The Simi/Moorpark graph is similar to Conejo, although the number of sales is lower. The years 2023, 2024, and 2025 show sales between 1,200 and 1.300 units, almost 40% lower than the sales for 2018, 2019, and 2020, which achieved annual sales of 2,000 – 2,100.
These charts describe a plateau in both pricing and sales activity. Other charts have been consistently reported in this blog, and they are updated below.
Inventory has climbed significantly since last year. For Conejo, inventory is roughly double that in 2023, and has increased across all prices levels. Check out the inset box in the graph below. Active inventory is approaching levels more like 2018 and 2019 rather than 2023 and 2024.
Inventory in Simi Valley/Moopark has been extremely low for an extended period of time, and now is approaching levels more like 2018 and 2019 rather than 2023 and 2024. While inventory is rising significantly, sales are not.
There is a second way to look at how sales numbers compare over the past few years. As the cummulative chart displayed, Conejo sales are following the level of 2023 and 2024 instead of the 4-year average of 2016-2019.
Simi Valley/Moorpark experienced a big uptick in sales last month, but remains consistently below the 4-year pre-COVID average.
Finally, the statistics table for Conejo Valley. Remember, most of these numbers represent three months of data to smooth out the changes that may occur from month to month. Compared to last year, inventory is up 44%, with 1/3 of the inventory residing in the highest price category of over-$1,5 million. Median prices are down 3%, Average prices down 7%. Average prices decreased more due to lower activity in the highest price home market (bottom half of table). Overall, total sales actually increased 4% due to lower mortgage rates allowing more buyers to qualify. Affordability is based on a blend of mortgage rates and price. Time-on-mls increased from 32 days last year to 48 days this year. It is taking longer to sell a home, and price negotiations are more prevalent. Months of inventory is approaching 3 months, compared to 2 months last year. This does not yet signify a change from a sellers market to a buyers market, but it does indicate both sides now have balanced negotiating power.
For Simi Valley/Moorpark, inventory was up 54% compared to last year. The majority of listings, roughly 2/3 of the total, is priced below $1 million. Median prices decreased 5%, while average pirces decreased 2%. That plus lower mortgage rates contributed to a 9% increase in sales. Time-on-mls increased from 30 days last year to 50 days this year. Sales are taking longer, more price negotiation is being done. This does not yet signify a change from a sellers market to a buyers market, but it does indicate both sides now have similar negotiating power.
We are no longer looking at dramatic change, but more at stability. We are operating at a plateau. Homeowners need to understand that their properties are no longer experiencing double digit increases, and real estate practitioners may not be happy that there are fewer homes being sold than in past history, but plateaus can be healthy and normal or the market. Stability is good. One of the words most recently to describe today’s economy is CHAOTIC. Better stability than chaos.

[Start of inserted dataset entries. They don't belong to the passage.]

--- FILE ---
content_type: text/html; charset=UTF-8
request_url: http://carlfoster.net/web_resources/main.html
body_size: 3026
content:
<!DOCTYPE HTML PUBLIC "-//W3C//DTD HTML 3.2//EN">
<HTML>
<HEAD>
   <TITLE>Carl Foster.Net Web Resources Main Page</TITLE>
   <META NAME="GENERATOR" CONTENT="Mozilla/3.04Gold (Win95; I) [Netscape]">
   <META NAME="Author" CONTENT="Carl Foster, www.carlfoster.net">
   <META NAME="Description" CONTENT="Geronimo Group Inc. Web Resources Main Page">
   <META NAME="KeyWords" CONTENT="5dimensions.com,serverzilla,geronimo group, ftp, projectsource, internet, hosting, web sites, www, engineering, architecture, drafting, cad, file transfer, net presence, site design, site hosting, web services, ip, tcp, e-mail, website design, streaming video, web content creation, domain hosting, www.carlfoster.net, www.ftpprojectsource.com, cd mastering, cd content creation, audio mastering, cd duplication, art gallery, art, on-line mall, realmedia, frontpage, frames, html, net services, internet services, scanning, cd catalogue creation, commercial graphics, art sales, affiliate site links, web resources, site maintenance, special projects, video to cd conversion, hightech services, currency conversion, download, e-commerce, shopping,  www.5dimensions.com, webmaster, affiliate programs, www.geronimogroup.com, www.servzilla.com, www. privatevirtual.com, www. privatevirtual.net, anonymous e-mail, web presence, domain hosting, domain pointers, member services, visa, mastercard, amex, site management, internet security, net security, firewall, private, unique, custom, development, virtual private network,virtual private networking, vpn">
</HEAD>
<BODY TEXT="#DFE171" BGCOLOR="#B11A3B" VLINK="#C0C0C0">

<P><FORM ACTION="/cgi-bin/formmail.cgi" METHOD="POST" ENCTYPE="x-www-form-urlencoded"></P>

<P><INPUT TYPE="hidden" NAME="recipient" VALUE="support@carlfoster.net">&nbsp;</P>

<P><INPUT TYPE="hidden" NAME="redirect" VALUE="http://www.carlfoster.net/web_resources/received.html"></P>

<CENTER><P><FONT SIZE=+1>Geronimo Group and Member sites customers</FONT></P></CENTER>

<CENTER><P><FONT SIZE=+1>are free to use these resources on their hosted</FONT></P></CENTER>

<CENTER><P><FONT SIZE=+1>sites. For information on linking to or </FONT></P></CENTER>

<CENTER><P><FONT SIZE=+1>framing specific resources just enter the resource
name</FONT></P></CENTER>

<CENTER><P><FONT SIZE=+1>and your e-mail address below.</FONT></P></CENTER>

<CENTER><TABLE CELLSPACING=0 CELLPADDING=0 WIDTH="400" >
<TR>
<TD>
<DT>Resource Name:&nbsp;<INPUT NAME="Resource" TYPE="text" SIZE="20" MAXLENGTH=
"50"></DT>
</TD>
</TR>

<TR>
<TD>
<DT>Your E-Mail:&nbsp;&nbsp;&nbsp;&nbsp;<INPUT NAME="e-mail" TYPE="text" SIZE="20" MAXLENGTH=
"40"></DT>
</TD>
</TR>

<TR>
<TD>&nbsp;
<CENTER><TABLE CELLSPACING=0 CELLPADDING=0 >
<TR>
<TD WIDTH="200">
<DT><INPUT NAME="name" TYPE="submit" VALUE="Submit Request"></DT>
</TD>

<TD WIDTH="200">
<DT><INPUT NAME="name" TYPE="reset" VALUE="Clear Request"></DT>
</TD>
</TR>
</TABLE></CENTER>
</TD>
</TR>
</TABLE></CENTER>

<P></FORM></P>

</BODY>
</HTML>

You could call this a breather, a rest, or a market rationalization. Maybe it is just what the market needs.
Stay safe out there. Enjoy your Thanksgiving holiday, there is much to be thankful for. And as we prepare for the holidays at the end of they year, we can be thankful for friends and family and good health. Those are difficult to graph. Just be thankful.
And, on this Veterans Day, special thanks to those who have served this country in the military.